ERP Data Migration: Field Mapping & Validation Playbook

80% of ERP project delays are caused by data migration. Not because the technical migration is hard, but because nobody profiled the source data, nobody documented the mapping rules, and nobody validated the results until go-live week. This playbook prevents that by giving you an explicit phase-gate process with validation criteria at every step.

The golden rule of ERP migration: data cleansing happens in the source system, not during migration. If you try to fix data quality issues in your ETL scripts, they’ll grow in complexity until they become unmaintainable. Clean the source first, then migrate clean data.

Migration Phases

Phase 1: Data Profiling → Understand what you have
Phase 2: Field Mapping → Define source → target transformations
Phase 3: Data Cleansing → Fix quality issues before migration
Phase 4: Migration Development → Build ETL scripts/tools
Phase 5: Mock Migration → Run full migration in test environment
Phase 6: Validation → Verify accuracy and completeness
Phase 7: Cutover → Execute production migration

Phase Timeline

Phase	Duration	Key Deliverable	Gate Criteria
Profiling	2-3 weeks	Data quality report	Business sign-off on scope
Mapping	3-4 weeks	Signed mapping document	All fields mapped or excluded
Cleansing	3-6 weeks	Clean source data	Quality KPIs met
Development	4-6 weeks	ETL scripts + unit tests	All mappings implemented
Mock Migration	2-3 weeks (×3 mocks)	Reconciliation report	Row counts + financials match
Validation	1-2 weeks	Business sign-off	SME spot-checks pass
Cutover	1 weekend	Production system live	Post-live validation passes

Phase 1: Data Profiling

Before mapping anything, understand your source data.

-- Profile a source table
SELECT
    'customers' AS table_name,
    COUNT(*) AS total_rows,
    COUNT(DISTINCT customer_id) AS unique_ids,
    SUM(CASE WHEN email IS NULL THEN 1 ELSE 0 END) AS null_emails,
    SUM(CASE WHEN phone IS NULL THEN 1 ELSE 0 END) AS null_phones,
    MIN(created_date) AS earliest_record,
    MAX(created_date) AS latest_record,
    SUM(CASE WHEN status = 'inactive' THEN 1 ELSE 0 END) AS inactive_count
FROM source_customers;

Profiling Checklist

Check	What to Look For	Red Flag
Row count	Baseline for validation	Millions more than expected
NULL rates per column	Mandatory fields that are empty	> 50% NULL on required fields
Duplicate keys	IDs that aren’t actually unique	Any duplicates on PK
Date ranges	Historical data you may not need	Records from 1900 or future dates
Orphan records	Child records without parent	> 1% orphan rate
Encoding issues	Unicode, special characters	Mojibake (garbled text)

########

Set of tasks
1. In the ERP migration playbook, where should data cleansing take place?
2. Name every check in the profiling checklist of the ERP migration playbook.
3. Carry the ERP migration playbook forward from its final checklist row.

Dataset entries
########

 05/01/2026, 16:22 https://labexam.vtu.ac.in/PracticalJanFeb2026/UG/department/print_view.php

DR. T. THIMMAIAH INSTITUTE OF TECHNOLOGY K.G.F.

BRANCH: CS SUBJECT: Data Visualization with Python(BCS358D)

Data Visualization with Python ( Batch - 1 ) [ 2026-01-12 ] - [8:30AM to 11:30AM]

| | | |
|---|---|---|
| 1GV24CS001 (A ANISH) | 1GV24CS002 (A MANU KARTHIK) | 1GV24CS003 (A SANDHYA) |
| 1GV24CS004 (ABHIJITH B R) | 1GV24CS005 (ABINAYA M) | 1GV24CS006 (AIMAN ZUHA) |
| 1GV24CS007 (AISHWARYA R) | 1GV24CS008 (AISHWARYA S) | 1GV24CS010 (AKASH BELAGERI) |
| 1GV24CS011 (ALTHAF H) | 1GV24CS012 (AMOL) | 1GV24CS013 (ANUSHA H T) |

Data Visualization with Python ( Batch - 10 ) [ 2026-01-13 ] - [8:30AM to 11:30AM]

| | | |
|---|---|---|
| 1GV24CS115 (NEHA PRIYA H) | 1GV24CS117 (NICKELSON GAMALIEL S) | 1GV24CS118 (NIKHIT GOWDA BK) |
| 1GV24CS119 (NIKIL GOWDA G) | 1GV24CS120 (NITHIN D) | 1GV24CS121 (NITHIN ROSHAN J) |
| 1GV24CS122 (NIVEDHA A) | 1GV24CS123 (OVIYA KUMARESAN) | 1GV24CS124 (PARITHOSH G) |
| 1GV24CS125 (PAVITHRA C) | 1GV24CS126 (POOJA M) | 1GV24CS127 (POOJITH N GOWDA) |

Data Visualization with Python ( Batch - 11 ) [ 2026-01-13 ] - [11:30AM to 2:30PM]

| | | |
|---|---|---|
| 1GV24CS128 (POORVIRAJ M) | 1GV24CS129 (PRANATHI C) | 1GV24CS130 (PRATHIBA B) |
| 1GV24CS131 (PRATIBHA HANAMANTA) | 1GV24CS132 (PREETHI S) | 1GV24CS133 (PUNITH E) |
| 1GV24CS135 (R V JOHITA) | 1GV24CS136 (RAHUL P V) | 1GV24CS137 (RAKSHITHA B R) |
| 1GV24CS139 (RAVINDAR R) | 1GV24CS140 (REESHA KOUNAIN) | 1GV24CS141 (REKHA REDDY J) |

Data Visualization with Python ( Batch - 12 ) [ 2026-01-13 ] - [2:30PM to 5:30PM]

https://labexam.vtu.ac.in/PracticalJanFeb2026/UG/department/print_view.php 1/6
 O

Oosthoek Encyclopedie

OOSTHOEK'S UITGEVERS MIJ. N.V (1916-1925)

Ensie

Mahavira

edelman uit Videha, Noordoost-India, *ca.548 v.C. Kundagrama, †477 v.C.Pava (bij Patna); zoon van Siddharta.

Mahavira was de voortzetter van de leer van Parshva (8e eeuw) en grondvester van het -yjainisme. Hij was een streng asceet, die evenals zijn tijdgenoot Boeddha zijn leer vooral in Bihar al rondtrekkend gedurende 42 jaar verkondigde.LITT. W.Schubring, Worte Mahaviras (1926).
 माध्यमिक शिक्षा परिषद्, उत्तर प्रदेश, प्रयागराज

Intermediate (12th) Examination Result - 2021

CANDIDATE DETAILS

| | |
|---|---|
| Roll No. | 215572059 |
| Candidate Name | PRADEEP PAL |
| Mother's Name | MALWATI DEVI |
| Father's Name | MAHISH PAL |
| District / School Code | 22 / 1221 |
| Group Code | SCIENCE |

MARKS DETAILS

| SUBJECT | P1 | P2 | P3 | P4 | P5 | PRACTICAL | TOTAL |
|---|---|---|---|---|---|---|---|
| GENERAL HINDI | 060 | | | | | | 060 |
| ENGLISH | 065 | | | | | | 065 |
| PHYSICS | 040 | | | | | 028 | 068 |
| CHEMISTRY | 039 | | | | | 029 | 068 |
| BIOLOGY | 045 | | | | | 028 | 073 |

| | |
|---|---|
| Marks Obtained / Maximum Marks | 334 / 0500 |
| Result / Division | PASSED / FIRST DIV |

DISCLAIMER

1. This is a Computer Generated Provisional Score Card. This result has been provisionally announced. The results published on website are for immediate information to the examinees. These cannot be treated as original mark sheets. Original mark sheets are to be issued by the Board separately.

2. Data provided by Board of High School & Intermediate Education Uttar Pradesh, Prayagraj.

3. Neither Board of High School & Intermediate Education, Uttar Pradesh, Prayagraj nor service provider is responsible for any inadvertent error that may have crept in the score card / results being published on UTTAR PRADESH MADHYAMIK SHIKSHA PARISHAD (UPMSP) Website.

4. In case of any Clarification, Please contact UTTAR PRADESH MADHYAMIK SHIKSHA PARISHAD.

########

Answers for each item
1. In the source system, not during migration.

2. Row count, NULL rates per column, duplicate keys, date ranges, orphan records, encoding issues

3.
Status codes	What values exist vs what target accepts	Unmapped status values
Data volume per entity	How many records per category	One category with 90% of data

Entity Prioritization

Entity	Dependencies	Migration Order	Risk Level
Chart of accounts	None (foundation)	1st	Low
Customers	None	2nd	Medium
Vendors/Suppliers	None	3rd	Medium
Products/Items	Categories, UoM	4th	Medium
Open purchase orders	Vendors, Products	5th	High
Open sales orders	Customers, Products	6th	High
Open invoices (AR/AP)	Customers, Vendors	7th	Critical
General ledger balances	Chart of accounts	8th	Critical
Transaction history	All of the above	Last (if at all)	High

Phase 2: Field Mapping

Mapping Document Template

Source Table	Source Field	Target Table	Target Field	Transform	Validation	Notes
customers	cust_id	Customer	CustomerAccount	Direct map	NOT NULL, unique	PK
customers	cust_name	Customer	Name	TRIM + PROPER CASE	Max 100 chars
customers	email	Customer	PrimaryEmail	LOWER + TRIM	Validate format
customers	phone	Customer	Phone	Format to E.164	Strip non-digits first
customers	status	Customer	Status	CASE: A→Active, I→Inactive	Valid values only	Default: Active
customers	credit_limit	Customer	CreditLimit	Convert to target currency	NULL → 0.00, ≥ 0
orders	order_date	SalesOrder	OrderDate	Convert timezone to UTC	Not in future
orders	total	SalesOrder	TotalAmount	2 decimal places	Validate > 0

Transformation Rules

# Common transformation functions
def transform_customer_name(name: str) -> str:
    """Standardize customer names."""
    if not name:
        return "UNNAMED CUSTOMER"
    return name.strip().title()[:100]  # Trim, proper case, max length

def transform_phone(phone: str) -> str:
    """Convert to E.164 format."""
    digits = re.sub(r'\D', '', phone)
    if len(digits) == 10:
        return f"+1{digits}"  # US default
    elif len(digits) == 11 and digits[0] == '1':
        return f"+{digits}"
    return f"+{digits}"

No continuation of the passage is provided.